I think the high lights and CO2 are doing exactly what you say nfrank, removing nitrates from the water column completely, forcing them to rely on substrate alone for nutrients. The N deficiency isn't severe, and it never seems to progress, but its definitely as if the nitrate levels the plants are getting are right on the edge. Perhaps the light and CO2 conditions are just driving the plant to grow faster then it can absorb N from the soil?

Those colors (in the link) look nearly exactly the same as what I'm getting on my plants. I also forgot to mention I keep Limno. aromatica as well and the tops and bottoms are red, not the normal green top, purple bottom.

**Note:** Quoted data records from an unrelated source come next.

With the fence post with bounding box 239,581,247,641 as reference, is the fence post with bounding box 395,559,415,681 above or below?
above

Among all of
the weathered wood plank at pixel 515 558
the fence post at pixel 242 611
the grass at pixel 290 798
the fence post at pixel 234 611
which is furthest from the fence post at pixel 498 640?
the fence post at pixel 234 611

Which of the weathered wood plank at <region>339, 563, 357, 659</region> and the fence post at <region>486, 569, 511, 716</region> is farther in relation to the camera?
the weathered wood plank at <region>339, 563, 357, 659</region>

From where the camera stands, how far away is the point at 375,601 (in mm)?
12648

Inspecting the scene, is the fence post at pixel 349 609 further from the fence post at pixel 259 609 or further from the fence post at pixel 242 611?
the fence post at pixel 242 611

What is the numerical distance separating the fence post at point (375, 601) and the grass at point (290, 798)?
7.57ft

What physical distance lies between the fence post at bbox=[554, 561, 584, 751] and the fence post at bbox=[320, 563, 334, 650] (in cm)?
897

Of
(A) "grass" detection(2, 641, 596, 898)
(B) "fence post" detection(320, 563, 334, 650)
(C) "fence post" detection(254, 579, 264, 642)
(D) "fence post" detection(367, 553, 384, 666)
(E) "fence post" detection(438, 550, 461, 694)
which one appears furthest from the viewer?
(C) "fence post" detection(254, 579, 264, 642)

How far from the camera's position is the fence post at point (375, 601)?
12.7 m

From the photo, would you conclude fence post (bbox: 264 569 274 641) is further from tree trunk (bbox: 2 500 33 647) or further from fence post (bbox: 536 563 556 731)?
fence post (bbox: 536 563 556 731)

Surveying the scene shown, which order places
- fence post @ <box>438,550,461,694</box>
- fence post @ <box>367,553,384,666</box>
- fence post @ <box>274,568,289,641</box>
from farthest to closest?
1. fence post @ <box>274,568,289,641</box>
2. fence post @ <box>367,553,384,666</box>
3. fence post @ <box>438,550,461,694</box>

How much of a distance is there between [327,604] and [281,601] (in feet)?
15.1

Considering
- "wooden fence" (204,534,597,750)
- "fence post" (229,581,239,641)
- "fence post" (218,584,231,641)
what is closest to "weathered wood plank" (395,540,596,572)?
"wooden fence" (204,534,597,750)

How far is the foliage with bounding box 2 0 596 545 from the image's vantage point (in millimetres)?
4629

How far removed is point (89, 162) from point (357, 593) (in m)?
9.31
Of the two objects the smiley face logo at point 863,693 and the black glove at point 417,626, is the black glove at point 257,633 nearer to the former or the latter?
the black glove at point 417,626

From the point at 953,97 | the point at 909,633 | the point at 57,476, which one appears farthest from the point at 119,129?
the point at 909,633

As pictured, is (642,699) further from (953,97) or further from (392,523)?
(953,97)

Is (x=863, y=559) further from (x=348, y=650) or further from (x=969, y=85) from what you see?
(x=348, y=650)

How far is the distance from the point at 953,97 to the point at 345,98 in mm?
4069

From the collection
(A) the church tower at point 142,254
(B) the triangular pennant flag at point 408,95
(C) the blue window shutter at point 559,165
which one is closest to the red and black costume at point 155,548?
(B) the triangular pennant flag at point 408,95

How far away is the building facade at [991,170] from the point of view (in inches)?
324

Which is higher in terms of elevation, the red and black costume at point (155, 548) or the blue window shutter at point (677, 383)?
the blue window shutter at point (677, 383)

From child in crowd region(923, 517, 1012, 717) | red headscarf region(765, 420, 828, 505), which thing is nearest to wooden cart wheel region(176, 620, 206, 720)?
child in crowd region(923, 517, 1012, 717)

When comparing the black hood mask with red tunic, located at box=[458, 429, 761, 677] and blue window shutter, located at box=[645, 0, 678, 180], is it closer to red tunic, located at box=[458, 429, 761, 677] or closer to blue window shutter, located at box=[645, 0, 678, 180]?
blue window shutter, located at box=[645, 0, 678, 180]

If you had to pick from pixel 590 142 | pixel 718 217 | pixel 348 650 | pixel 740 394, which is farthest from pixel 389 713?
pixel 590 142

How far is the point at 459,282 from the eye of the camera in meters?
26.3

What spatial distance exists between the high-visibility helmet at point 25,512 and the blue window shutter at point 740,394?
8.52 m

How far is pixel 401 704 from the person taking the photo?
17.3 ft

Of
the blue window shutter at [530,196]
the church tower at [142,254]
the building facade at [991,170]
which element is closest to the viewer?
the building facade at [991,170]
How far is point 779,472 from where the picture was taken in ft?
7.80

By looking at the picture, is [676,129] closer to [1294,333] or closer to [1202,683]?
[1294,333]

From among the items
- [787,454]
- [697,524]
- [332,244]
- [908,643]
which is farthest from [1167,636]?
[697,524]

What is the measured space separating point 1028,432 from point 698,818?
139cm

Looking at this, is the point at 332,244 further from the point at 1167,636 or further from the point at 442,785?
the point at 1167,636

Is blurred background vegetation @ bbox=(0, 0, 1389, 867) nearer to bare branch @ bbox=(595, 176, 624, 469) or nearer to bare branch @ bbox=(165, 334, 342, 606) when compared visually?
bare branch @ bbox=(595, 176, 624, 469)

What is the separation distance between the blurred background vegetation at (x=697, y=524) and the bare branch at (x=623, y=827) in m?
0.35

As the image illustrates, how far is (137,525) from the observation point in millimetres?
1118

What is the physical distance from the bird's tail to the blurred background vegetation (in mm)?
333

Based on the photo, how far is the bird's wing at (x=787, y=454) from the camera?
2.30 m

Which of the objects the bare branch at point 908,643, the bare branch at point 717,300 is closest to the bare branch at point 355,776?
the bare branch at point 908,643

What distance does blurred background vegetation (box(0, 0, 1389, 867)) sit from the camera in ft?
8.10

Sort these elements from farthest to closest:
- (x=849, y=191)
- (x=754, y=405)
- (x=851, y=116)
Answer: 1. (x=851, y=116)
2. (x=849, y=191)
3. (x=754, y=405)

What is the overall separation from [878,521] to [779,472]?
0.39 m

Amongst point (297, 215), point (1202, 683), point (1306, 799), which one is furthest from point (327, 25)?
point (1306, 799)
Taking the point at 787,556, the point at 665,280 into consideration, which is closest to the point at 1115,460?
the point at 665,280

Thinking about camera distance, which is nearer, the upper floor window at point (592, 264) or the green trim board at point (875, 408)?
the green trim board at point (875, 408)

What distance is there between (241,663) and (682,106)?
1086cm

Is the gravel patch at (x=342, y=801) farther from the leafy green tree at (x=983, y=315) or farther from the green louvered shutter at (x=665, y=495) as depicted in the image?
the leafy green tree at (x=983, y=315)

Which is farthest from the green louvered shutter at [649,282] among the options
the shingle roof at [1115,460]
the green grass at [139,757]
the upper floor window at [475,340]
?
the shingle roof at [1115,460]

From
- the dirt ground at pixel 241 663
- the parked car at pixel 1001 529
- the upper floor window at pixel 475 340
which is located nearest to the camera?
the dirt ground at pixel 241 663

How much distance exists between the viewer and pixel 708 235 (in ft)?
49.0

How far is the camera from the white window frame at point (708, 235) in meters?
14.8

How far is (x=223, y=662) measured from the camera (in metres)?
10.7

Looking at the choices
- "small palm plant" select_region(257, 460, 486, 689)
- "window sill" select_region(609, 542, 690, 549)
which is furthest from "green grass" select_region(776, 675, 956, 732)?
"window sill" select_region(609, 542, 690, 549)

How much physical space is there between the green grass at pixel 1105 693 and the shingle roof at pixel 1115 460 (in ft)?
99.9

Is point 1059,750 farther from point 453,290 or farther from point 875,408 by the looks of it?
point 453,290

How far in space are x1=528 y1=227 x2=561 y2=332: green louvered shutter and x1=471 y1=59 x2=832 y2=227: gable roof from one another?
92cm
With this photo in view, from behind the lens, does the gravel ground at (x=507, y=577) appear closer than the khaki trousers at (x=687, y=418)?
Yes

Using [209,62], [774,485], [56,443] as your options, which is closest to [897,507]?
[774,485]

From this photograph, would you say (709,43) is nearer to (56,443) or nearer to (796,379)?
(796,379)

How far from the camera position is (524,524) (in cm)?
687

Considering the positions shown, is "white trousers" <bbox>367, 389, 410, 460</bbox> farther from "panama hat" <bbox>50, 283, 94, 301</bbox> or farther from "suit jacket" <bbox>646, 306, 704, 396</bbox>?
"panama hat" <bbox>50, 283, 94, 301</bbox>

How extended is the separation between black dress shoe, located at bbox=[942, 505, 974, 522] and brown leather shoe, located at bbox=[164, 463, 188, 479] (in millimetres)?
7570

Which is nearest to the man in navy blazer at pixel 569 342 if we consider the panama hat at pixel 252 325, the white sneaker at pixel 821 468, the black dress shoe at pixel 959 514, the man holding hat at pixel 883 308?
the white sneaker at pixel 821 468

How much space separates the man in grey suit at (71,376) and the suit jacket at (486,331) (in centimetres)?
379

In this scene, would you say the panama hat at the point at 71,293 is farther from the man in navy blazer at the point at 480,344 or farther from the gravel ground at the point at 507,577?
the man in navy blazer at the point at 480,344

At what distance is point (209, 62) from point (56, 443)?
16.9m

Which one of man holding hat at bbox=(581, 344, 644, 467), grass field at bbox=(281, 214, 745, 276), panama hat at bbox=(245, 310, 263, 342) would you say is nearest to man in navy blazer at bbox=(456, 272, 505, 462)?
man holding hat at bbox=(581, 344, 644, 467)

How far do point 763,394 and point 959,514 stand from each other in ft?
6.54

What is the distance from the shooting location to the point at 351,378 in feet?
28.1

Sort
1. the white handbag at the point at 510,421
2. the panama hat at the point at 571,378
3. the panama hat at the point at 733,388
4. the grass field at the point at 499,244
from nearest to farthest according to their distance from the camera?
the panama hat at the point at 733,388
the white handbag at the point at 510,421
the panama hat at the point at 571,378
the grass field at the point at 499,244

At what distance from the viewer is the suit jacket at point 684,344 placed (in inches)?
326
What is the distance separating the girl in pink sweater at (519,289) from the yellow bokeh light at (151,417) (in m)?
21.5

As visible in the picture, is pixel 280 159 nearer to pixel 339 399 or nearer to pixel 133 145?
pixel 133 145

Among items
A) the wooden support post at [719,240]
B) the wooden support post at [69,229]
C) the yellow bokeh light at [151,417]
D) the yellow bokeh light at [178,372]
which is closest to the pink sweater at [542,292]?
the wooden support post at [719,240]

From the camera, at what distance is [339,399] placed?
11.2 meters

The plants are very pretty I must say. I'm getting consistently better colors with soil (in all my soil tanks) then I ever did with water column dosing alone.


----------



## davemonkey (Mar 29, 2008)

f1ea said:


> Are you injecting Co2 or are you relying on Co2 from the soil, decomposition and fish respiration??
> (this has nothing to do with the red colouring, but i'm asking just out of curiosity)


No CO2 injection, just what the soil/fish produce. Also, I have moderately high light.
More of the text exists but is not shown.